2. By using ImageMagick’s convert command line tool, convert images from eps to png (You may skip if you have png files)

for f in *.eps; do convert -rotate 90 $f png32:$f.png; done

You may want to add the following options:

-resize 1280x720 : change image size
-bordercolor white -border 0x0 : add white background

3. Create AVI by using ffmpeg

ffmpeg -r 15 -sameq -i %04d.eps.png out.avi

You can control frame rate (-r rate) and quality (-sameq or –b bitrate)

 

Note:

If you need speed-up in conversion, you may try to use a bash script parallel.sh in http://pebblesinthesand.wordpress.com/2008/05/22/a-srcipt-for-running-processes-in-parallel-in-bash/

Sunday, February 01, 2009

Summary of the recommendation system survey paper

I’ve found a good survey paper about recommendation systems as follows:

Gediminas Adomavicius, Alexander Tuzhilin, "Toward the Next Generation of Recommender Systems: A Survey of the State-of-the-Art and Possible Extensions," IEEE Transactions on Knowledge and Data Engineering, vol. 17, no. 6, pp. 734-749, June, 2005.

A short summary:

-. A short definition of recommendation system: a problem of extrapolation for predicting unknown values

-. 3 approaches: i) Content-based, ii) Collaborative, and iii) Hybrid

i) Content-based RS(Recommendation System): a user’s feature is computed solely based on the user’s activity history. Can have the following limitations:
a. Feature extraction can be hard in some domain, such as multimedia or image
b. Over specialization: Diversity is required. Randomness, genetic algorithms, or some adjustment (remove too similar, or too different outputs)
c. New user problem: No information to consider

Known algorithms: (Naive) Bayesian classifier, Rocchio, winnow, ANN, …
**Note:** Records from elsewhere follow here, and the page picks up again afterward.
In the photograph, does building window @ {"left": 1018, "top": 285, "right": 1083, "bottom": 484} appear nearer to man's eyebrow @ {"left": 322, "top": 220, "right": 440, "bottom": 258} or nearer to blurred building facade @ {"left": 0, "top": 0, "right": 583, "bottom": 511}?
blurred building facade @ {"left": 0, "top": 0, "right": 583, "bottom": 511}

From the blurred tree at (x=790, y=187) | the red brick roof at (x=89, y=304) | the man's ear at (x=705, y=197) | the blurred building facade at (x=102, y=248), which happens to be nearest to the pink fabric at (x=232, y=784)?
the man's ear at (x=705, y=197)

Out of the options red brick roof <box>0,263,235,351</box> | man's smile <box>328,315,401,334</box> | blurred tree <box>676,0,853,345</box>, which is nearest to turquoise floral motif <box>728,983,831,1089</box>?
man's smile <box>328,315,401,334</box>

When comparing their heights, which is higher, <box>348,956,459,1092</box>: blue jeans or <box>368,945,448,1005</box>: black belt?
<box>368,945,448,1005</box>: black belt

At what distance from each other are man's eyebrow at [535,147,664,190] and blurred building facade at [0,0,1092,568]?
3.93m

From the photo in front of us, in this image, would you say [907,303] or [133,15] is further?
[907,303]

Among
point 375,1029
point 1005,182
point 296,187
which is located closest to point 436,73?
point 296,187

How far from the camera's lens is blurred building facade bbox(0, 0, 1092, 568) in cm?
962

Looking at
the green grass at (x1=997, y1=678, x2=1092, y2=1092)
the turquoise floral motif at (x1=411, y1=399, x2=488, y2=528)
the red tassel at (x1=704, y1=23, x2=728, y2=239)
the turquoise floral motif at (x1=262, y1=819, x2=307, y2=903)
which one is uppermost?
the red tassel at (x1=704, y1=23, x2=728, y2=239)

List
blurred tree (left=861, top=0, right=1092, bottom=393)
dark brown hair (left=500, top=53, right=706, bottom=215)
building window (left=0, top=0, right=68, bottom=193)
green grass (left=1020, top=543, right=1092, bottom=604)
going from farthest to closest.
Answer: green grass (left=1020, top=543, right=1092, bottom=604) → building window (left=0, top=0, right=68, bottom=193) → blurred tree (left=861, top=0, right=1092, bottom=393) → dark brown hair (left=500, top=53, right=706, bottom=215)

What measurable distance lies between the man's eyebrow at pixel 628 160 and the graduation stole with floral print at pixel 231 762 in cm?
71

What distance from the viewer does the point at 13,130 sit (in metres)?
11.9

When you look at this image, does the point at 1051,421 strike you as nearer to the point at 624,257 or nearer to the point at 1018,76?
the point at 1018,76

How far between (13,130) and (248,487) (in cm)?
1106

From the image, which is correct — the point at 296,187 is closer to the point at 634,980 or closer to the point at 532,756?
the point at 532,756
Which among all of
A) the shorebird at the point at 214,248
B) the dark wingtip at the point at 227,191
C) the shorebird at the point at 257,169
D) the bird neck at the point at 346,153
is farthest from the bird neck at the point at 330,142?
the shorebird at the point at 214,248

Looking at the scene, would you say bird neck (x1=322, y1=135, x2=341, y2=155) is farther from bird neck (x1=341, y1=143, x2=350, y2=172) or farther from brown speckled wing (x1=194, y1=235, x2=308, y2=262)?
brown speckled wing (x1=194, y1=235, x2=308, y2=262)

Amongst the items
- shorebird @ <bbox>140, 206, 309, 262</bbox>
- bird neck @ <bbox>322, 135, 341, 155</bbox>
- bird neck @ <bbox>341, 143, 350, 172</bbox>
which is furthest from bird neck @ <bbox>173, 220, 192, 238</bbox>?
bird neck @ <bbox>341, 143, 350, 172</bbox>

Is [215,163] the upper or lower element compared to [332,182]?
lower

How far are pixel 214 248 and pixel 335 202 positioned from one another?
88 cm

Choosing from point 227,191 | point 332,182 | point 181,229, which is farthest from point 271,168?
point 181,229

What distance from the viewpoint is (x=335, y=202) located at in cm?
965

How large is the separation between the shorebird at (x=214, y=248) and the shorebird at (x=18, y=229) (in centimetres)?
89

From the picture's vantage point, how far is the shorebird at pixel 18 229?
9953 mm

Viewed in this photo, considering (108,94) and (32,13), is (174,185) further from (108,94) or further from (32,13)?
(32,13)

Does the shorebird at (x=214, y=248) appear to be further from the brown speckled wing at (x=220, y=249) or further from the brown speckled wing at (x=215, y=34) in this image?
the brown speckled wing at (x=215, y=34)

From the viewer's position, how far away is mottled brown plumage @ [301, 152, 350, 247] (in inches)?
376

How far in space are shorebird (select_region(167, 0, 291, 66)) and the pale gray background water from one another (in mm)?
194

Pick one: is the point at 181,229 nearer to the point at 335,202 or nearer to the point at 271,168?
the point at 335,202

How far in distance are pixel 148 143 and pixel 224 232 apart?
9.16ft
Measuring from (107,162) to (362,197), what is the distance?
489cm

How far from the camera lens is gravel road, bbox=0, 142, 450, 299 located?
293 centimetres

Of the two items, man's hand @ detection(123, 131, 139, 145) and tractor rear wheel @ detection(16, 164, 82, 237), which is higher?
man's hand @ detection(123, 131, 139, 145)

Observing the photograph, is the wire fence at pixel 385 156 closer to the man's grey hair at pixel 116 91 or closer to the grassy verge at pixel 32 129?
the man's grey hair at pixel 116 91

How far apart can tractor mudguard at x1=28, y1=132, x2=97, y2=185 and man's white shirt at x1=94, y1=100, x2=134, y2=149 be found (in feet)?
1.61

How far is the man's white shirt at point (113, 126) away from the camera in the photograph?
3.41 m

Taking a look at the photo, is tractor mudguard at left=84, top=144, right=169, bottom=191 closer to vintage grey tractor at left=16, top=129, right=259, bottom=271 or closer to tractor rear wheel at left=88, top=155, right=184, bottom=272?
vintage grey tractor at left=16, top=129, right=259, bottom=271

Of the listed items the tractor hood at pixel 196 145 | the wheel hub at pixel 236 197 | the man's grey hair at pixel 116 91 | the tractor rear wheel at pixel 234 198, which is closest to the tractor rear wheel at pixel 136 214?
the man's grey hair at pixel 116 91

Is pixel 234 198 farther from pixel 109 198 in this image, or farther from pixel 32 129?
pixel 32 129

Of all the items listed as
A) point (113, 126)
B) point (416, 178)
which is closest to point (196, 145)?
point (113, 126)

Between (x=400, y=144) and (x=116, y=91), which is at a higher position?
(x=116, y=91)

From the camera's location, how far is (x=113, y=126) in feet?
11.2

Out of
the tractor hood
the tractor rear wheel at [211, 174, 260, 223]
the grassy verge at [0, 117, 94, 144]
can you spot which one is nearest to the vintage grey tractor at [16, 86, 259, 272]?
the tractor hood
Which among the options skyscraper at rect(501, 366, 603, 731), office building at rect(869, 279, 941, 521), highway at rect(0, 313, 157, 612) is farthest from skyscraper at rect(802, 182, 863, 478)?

ii) Collaborative RS: a user’s feature is computed by a group of like-mined people or peers. Limitations:
a. New user problem [83][89] : The same with content-based RS
b. New item problem
c. Sparsity: a few workaround ideas -- use of demographic information, dimension reduction, …

Known algorithms: clustering, Bayesian network, SVD, maximum entropy, …

iii) Hybrid RS: utilize both content-based and collaborative system.